Briefly describe your journey in writing your book.
Threatened Species, the novella, started as a flash fiction piece, which is now the first chapter. For whatever reason, I kept thinking about these characters and decided to push forward with them. I held myself, however, to writing chapters of 750 words or less. In a way, that kind of restriction actually made it easier to write the book. Each night, I could write a chapter, and they usually ended up being quite tight.
What genre are your books?
Do you write in more than one genre? I would say that my genre in my novels is literary realism. I also write poetry and screenplays. In fact I wrote a short film screenplay based on the opening chapter of Threatened Species. Filmmaker Michael Randolph shot it, and I had the pleasure of starring in it with my son. Even my wife got in on the act. The film can be viewed here: http://vimeo.com/25540653
Did you query agents and traditional publishers? Did you receive an offer of representation or a book contract?

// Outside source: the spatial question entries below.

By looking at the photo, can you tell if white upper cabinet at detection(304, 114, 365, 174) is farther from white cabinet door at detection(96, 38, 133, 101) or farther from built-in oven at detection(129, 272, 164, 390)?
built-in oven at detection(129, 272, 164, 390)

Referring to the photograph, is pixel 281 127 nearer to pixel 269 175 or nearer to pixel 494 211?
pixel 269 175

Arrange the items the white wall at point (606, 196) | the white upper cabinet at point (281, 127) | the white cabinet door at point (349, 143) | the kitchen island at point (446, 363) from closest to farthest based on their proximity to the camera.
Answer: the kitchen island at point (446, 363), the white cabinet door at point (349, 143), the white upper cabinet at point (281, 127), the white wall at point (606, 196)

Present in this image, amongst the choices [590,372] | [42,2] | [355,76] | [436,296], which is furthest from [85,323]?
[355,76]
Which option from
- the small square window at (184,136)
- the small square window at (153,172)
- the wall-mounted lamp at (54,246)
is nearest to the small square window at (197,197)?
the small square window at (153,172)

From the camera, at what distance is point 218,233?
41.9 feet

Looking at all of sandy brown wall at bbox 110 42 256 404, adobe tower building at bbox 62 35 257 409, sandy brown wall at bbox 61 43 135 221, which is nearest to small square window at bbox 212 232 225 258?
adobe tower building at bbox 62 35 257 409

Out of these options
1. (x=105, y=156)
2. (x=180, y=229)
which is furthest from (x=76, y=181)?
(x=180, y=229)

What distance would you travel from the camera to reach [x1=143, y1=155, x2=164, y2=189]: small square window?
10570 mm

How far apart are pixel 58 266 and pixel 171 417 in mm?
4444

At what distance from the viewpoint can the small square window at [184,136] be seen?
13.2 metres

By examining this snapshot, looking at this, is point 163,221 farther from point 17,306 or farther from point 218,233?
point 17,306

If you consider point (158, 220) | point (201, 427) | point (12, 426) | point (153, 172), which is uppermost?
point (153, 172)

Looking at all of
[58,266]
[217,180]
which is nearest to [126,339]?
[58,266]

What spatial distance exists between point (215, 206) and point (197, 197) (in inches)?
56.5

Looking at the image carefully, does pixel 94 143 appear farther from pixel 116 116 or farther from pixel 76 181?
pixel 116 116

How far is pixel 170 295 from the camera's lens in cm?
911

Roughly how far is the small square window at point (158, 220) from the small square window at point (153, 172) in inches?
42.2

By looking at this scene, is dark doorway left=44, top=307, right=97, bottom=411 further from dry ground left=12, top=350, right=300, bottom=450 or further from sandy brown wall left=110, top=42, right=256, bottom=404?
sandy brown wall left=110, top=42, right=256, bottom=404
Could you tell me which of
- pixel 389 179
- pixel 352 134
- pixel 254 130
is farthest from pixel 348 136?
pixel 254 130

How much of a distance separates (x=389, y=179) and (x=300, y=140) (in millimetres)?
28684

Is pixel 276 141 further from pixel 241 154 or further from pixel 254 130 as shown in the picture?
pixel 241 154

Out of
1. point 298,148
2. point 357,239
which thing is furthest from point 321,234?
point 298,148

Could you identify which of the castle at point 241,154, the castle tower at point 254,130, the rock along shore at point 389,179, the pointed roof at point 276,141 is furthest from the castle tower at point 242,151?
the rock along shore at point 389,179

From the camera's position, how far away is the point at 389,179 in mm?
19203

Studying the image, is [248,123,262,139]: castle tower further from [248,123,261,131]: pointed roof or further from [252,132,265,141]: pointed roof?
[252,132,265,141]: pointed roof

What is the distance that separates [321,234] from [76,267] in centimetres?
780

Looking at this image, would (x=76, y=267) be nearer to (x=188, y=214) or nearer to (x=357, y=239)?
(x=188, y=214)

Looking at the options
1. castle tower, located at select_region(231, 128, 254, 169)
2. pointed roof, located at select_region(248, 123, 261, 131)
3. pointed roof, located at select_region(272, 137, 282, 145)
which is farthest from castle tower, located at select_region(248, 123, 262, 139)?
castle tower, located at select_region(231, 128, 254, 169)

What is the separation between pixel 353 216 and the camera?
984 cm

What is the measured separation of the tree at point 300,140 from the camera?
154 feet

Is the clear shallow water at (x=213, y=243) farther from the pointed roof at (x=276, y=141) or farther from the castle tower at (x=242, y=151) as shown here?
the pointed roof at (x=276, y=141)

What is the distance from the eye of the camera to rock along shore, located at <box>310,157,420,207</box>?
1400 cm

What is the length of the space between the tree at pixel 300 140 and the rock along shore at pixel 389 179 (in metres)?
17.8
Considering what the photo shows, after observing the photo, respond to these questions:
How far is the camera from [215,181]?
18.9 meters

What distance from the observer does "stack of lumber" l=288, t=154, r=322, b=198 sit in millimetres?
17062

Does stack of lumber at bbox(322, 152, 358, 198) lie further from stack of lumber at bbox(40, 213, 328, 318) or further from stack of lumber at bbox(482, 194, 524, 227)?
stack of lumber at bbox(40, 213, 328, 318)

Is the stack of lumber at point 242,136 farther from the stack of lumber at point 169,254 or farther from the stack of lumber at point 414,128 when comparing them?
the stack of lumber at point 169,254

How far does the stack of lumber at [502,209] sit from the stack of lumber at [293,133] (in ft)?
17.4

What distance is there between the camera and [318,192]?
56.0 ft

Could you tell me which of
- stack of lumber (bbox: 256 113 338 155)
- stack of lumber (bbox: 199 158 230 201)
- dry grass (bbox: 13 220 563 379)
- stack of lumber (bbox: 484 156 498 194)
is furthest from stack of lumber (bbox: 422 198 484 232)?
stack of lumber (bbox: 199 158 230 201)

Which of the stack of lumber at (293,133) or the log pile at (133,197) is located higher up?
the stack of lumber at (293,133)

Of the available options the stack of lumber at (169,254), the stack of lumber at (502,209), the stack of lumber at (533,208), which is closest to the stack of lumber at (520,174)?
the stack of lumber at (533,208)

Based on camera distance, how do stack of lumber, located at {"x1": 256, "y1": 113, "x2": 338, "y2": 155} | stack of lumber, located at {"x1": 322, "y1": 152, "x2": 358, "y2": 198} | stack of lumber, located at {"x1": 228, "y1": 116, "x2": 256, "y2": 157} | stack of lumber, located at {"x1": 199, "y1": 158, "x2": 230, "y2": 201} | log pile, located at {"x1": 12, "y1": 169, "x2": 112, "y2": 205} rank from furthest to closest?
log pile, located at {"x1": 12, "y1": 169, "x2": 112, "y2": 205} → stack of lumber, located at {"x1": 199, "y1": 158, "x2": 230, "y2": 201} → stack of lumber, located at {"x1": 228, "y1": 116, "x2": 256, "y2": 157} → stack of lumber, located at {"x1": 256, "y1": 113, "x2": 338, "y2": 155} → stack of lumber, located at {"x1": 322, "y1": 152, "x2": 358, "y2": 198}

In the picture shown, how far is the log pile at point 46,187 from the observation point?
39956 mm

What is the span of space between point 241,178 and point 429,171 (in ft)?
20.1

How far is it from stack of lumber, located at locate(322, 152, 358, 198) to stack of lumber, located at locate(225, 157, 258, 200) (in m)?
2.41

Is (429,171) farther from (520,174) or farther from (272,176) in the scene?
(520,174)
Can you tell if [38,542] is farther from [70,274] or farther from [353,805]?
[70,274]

I did not go through an agent. I’d heard that the well-established Whistling Shade magazine was starting a press. The editor had published an excerpt from Threatened Species in the magazine, so I queried him about the possibility of the press publishing the novella. He read and like the novella, and the rest is history.
What factors influenced your decision to sign with Untreed Reads?
Whistling Shade Press only does traditional print publishing, and the editor was open to me pursuing another press for the e-rights to the book. I was familiar with Untreed Reads because I’d had a story in their anthology Discount Noir. I liked Untreed Reads’ marketing approach, and I liked Jay Hartman’s down-to-earth and humorous demeanor. He was great to work with as we prepared for Threatened Species’ e-release.
How involved are you during the creative process for your book’s cover design?
Joel Van Valin at Whistling Shade Press designed the cover. I was involved to the extent that he would send me possible covers ideas, and I could say yes or no.
Do you plan to self-publish any other books or will you stay with Untreed Reads?
I don’t think I’ll ever self publish. I probably will always be a small press writer, though. I did like Untreed Reads and might very well send them another manuscript.
What kinds of social media [twitter, facebook, webpage, blog, writing forums] are you involved with trying to garner attention for your book(s)?
That’s the part I really don’t like and yet I know I have to do it. I do have a blog (www.jeffvandezande.com), and I have a Facebook page. I have had some luck contacting local book clubs. Because Threatened Species has so much fly fishing in it, I was able to get a few fly fishing magazines and blogs to review it. I’m still learning the marketing thing. It’s a fine line between saying too little or sounding like you’re ALWAYS talking about your book, which looks a little pathetic if nobody else is talking about it.
How do you feel about the world of digital publishing? Do you think it will replace traditional publishing one day?
Experts I’m reading seem to think that the days of the print book are numbered. I hope not. I’m open to digital publishing, but I grew up holding books, and I still like that, too.
What is the biggest thing you’ve learned during your journey as an author? Getting a book into the hands of readers (or the memory cards of e-readers) is the hard part. By comparison, writing the book is a relative joy.
Do you have any advice for new authors?
Love the writing. If you don’t love the writing, but you’re writing because you think there’s big money in writing. Well… go ahead; I won’t spoil the ending for you.
What’s next for you?
I just finished a new novel that I will probably be revising for the next year or so.